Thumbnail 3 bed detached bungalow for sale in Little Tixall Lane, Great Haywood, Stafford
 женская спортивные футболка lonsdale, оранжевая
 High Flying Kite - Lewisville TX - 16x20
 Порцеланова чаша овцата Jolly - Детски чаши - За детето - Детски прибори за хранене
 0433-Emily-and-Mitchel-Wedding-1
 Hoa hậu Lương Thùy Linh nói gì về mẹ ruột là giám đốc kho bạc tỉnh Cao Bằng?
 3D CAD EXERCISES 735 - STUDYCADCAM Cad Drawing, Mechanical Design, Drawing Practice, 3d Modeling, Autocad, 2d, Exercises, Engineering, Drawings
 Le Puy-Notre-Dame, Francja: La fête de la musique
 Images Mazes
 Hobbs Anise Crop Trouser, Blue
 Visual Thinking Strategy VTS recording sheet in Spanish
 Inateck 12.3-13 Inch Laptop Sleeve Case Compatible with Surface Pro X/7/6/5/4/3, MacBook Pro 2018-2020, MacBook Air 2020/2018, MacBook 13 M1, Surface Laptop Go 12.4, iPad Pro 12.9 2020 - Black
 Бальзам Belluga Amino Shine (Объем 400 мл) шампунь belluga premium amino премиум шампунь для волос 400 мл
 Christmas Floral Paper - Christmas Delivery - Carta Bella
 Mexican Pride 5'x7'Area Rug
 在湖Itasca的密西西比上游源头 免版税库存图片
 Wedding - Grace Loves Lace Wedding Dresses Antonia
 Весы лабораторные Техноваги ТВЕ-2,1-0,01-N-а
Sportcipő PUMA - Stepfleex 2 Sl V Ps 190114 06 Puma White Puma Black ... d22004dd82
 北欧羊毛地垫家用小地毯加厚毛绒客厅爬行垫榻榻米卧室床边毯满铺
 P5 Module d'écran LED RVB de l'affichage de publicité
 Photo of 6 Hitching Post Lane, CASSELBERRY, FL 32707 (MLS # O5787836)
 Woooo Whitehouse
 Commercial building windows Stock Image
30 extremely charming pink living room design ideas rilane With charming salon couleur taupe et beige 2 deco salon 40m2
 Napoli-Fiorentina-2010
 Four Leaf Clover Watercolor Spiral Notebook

→ TASK BRIEF:
Transcribe each of the records above exactly.

→ RESPONSE BOX:
Thumbnail 3 bed detached bungalow for sale in Little Tixall Lane, Great Haywood, Stafford
 женская спортивные футболка lonsdale, оранжевая
 High Flying Kite - Lewisville TX - 16x20
 Порцеланова чаша овцата Jolly - Детски чаши - За детето - Детски прибори за хранене
 0433-Emily-and-Mitchel-Wedding-1
 Hoa hậu Lương Thùy Linh nói gì về mẹ ruột là giám đốc kho bạc tỉnh Cao Bằng?
 3D CAD EXERCISES 735 - STUDYCADCAM Cad Drawing, Mechanical Design, Drawing Practice, 3d Modeling, Autocad, 2d, Exercises, Engineering, Drawings
 Le Puy-Notre-Dame, Francja: La fête de la musique
 Images Mazes
 Hobbs Anise Crop Trouser, Blue
 Visual Thinking Strategy VTS recording sheet in Spanish
 Inateck 12.3-13 Inch Laptop Sleeve Case Compatible with Surface Pro X/7/6/5/4/3, MacBook Pro 2018-2020, MacBook Air 2020/2018, MacBook 13 M1, Surface Laptop Go 12.4, iPad Pro 12.9 2020 - Black
 Бальзам Belluga Amino Shine (Объем 400 мл) шампунь belluga premium amino премиум шампунь для волос 400 мл
 Christmas Floral Paper - Christmas Delivery - Carta Bella
 Mexican Pride 5'x7'Area Rug
 在湖Itasca的密西西比上游源头 免版税库存图片
 Wedding - Grace Loves Lace Wedding Dresses Antonia
 Весы лабораторные Техноваги ТВЕ-2,1-0,01-N-а
Sportcipő PUMA - Stepfleex 2 Sl V Ps 190114 06 Puma White Puma Black ... d22004dd82
 北欧羊毛地垫家用小地毯加厚毛绒客厅爬行垫榻榻米卧室床边毯满铺
 P5 Module d'écran LED RVB de l'affichage de publicité
 Photo of 6 Hitching Post Lane, CASSELBERRY, FL 32707 (MLS # O5787836)
 Woooo Whitehouse
 Commercial building windows Stock Image
30 extremely charming pink living room design ideas rilane With charming salon couleur taupe et beige 2 deco salon 40m2
 Napoli-Fiorentina-2010
 Four Leaf Clover Watercolor Spiral Notebook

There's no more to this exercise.